LSE reforms international order book as T+2 draws near
The London Stock Exchange has introduced a set of changes for its international order book, including a shift to T+2 settlement, a reduction in tick sizes and changed opening hours, ahead of upcoming EU regulations designed to harmonise settlement across Europe.
The LSE’s IOB is primarily known for the Russian companies it lists, which constitute the great majority of its activity. Russian energy giant Gazprom is the most traded stock on the LSE. Russia itself moved to T+2 settlement last summer. Meanwhile, the European Union’s Central Securities Depository Regulation is due to take effect on 6 October, making T+2 settlement the standard across Europe. Germany already settles in T+2.
The move to T+2 settlement will reduce post-trade risk for most firms, since the shorter the period between a trade and its conclusion, the less likely it is that something will go wrong. The initiative is also linked to T2S, the pan-European settlement plan intended to give Europe a more efficient post-trade infrastructure.

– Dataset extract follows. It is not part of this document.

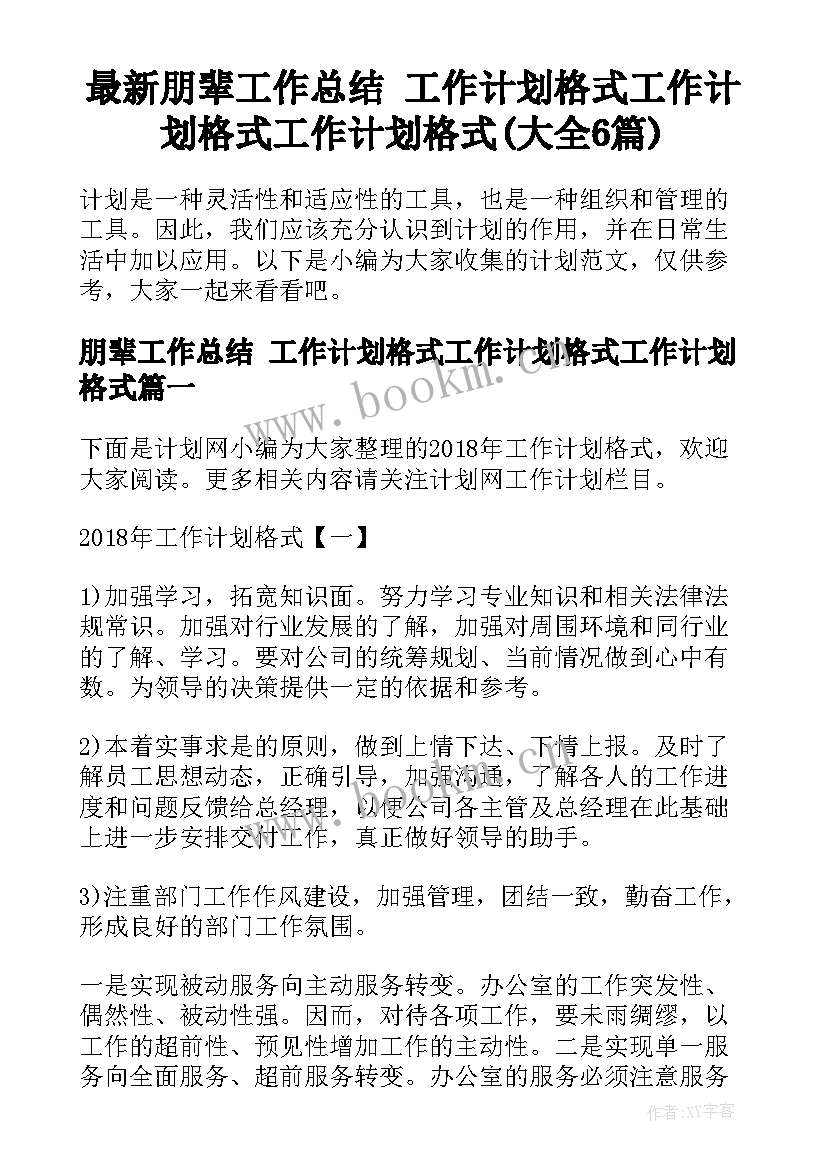 最新朋辈工作总结 工作计划格式工作计划格式工作计划格式(大全6篇)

The EU’s CSDR legislation is designed to encourage more clearing and settlement through trading venues, CCPs, trade repositories and CSDs rather than through bilateral OTC trading. It is the settlement equivalent to MiFID II, which targets trading. Unlike a directive, CSDR is a regulation, meaning that it will take effect immediately in all 27 EU countries without the need for it to be transposed into national law separately.

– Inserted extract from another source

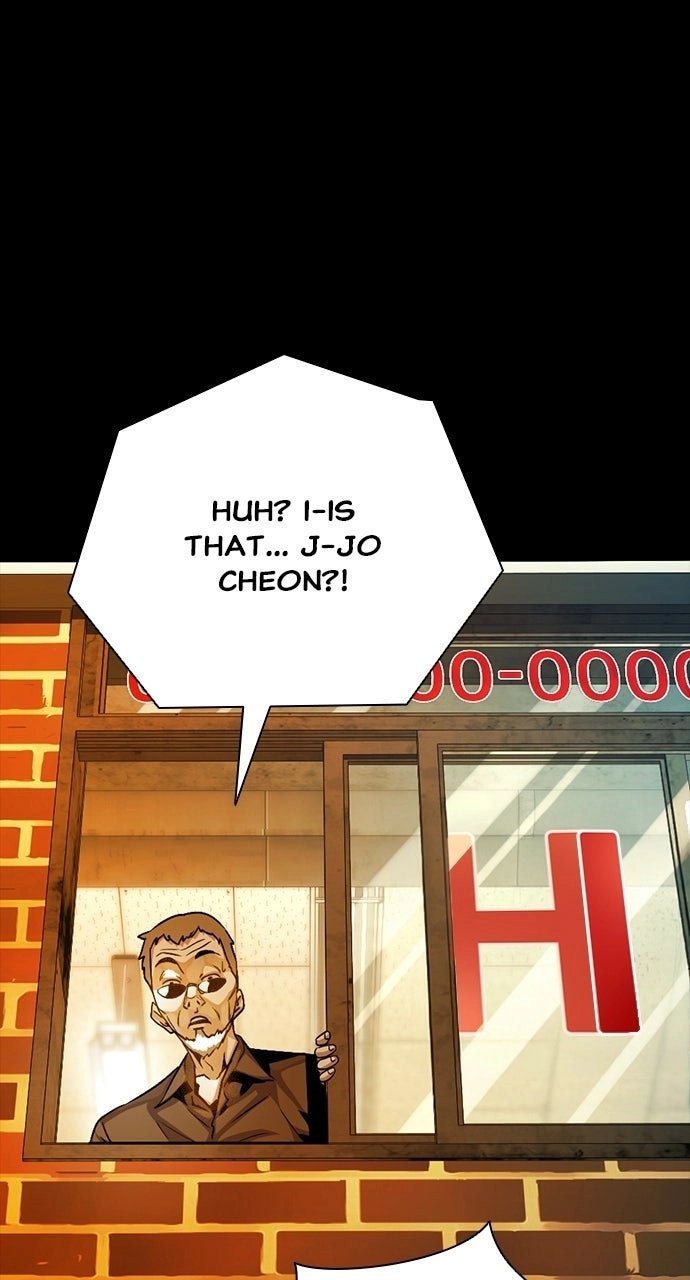 Worst Generation Ch.41 p13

The LSE has said it will also reduce tick sizes for the most liquid IOB stocks, to align with the standard used for FTSE 100 stocks. The change will be applied to stocks with an average daily turnover of more than $30 million – including Gazprom, Lukoil and Sberbank. Finally, opening times will be made the same as the SETS opening times, and the closing price crossing session will be extended to 16.00. The exchange ruled out introducing a minimum order size for some stocks, although it has said it will consult further on the issue for smaller, less liquid stocks.
“These important changes recognise the exceptional growth and development of the IOB market,” said Anastasia Kutsepalova, head of international business, London Stock Exchange. “Many of its securities trade as heavily, if not more so, than the most liquid FTSE 100 stocks and it’s appropriate to provide our customers with a market structure that matches its status as the world’s leading GDR market. These improvements will mark the next stage of the IOB’s development and support the strong interest we are seeing from new issuers and international investors.”
The IOB lists 207 global depository receipts, with an annual daily turnover of $700 million.